'Tricorder' May Revolutionize Diagnostic Medicine

Your throat is swollen, and it hurts like hell. At the doctor's office, a culture swabbed across a computer chip reveals "strep throat" within seconds. The technology may resemble a Star Trek tricorder, but it's here – now. Invented by San Diego-based Nanogen, the system – dubbed APEX – can detect multiple diseases on the […]

Your throat is swollen, and it hurts like hell. At the doctor's office, a culture swabbed across a computer chip reveals "strep throat" within seconds. The technology may resemble a Star Trek tricorder, but it's here - now. Invented by San Diego-based Nanogen, the system - dubbed APEX - can detect multiple diseases on the spot. It works by placing a patient sample on the surface of a special Nanogen chip. Woven into the surface of the chip are DNA strands called capture probes that interact with patients' DNA, triggering a positive reading if the probes detect DNA that match the illnesses - like strep throat - they're programmed to detect.

It's a marriage built in biotechnology heaven. "Right now, you go to the doctor's office with a sore throat, he takes a swab, hands you some antibiotics, and tells you to call in two days," says Nanogen president Tina Nova. "With APEX, the sample can be placed on the chip, and within minutes it will test for strep culture or any other respiratory disease.
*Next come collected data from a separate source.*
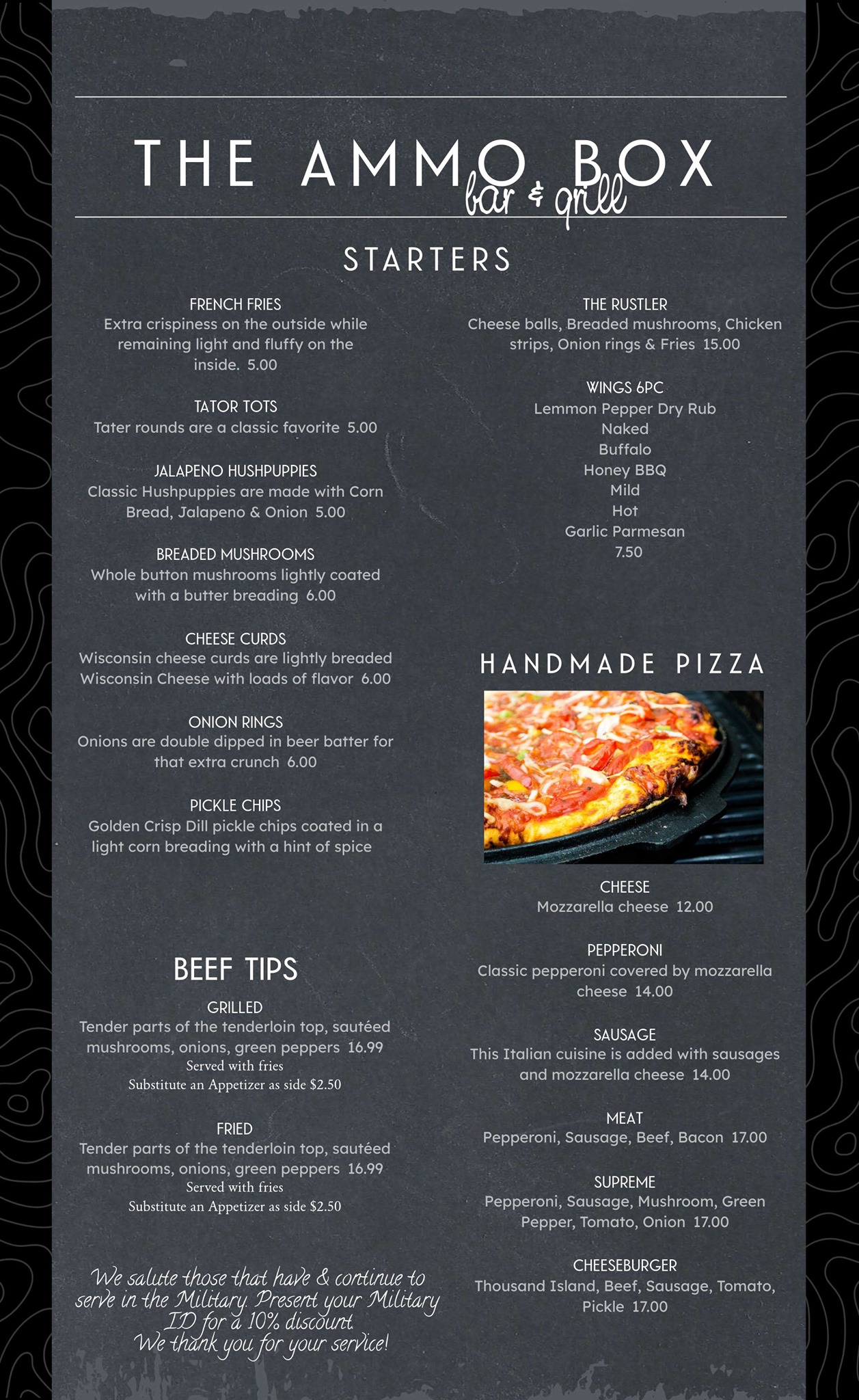 THE AMMO BOX
bar & grill

STARTERS

FRENCH FRIES
Extra crispiness on the outside while remaining light and fluffy on the inside. 5.00

TATOR TOTS
Tater rounds are a classic favorite 5.00

JALAPENO HUSHPUPPIES
Classic Hushpuppies are made with Corn Bread, Jalapeno & Onion 5.00

BREADED MUSHROOMS
Whole button mushrooms lightly coated with a butter breading 6.00

CHEESE CURDS
Wisconsin cheese curds are lightly breaded Wisconsin Cheese with loads of flavor 6.00

ONION RINGS
Onions are double dipped in beer batter for that extra crunch 6.00

PICKLE CHIPS
Golden Crisp Dill pickle chips coated in a light corn breading with a hint of spice

BEEF TIPS

GRILLED
Tender parts of the tenderloin top, sautéed mushrooms, onions, green peppers 16.99
Served with fries
Substitute an Appetizer as side $2.50

FRIED
Tender parts of the tenderloin top, sautéed mushrooms, onions, green peppers 16.99
Served with fries
Substitute an Appetizer as side $2.50

We salute those that have & continue to serve in the Military. Present your Military ID for a 10% discount.
We thank you for your service!

THE RUSTLER
Cheese balls, Breaded mushrooms, Chicken strips, Onion rings & Fries 15.00

WINGS 6PC
Lemmon Pepper Dry Rub
Naked
Buffalo
Honey BBQ
Mild
Hot
Garlic Parmesan
7.50

HANDMADE PIZZA

CHEESE
Mozzarella cheese 12.00

PEPPERONI
Classic pepperoni covered by mozzarella cheese 14.00

SAUSAGE
This Italian cuisine is added with sausages and mozzarella cheese 14.00

MEAT
Pepperoni, Sausage, Beef, Bacon 17.00

SUPREME
Pepperoni, Sausage, Mushroom, Green Pepper, Tomato, Onion 17.00

CHEESEBURGER
Thousand Island, Beef, Sausage, Tomato, Pickle 17.00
Nanogen's APEX scanner isn't as flashy as Doctor McCoy's medical tricorder - requiring direct contact with human tissue instead of a casual wave over the body - but Nova nevertheless predicts it will revolutionize diagnostic medicine. "We're using electronics as the basis of our science," she says, adding that her technology could pose a competitive threat to conventional test tube laboratories, where results can be late and are occasionally wrong.

Nanogen broke onto the scene three years ago, and the not-yet-public company is still waiting for its invention to go to town. But that's normal for the US$10.8 billion biotech industry, where research and development can often last a decade or more, and cost millions, before products are ready to hit the market. The APEX system still must pass an FDA testing regimen specially designed for the hybrid silicon-DNA technology. Nova predicts a lab-ready prototype by 1997 and a marketable version a few years later.

Nova's third venture in eight years, Nanogen has made her the envy of fellow scientists and the darling of biotech investors. "My specialty is the start-up phase. They know I'll work 12 hours a day, eight days a week to get it right."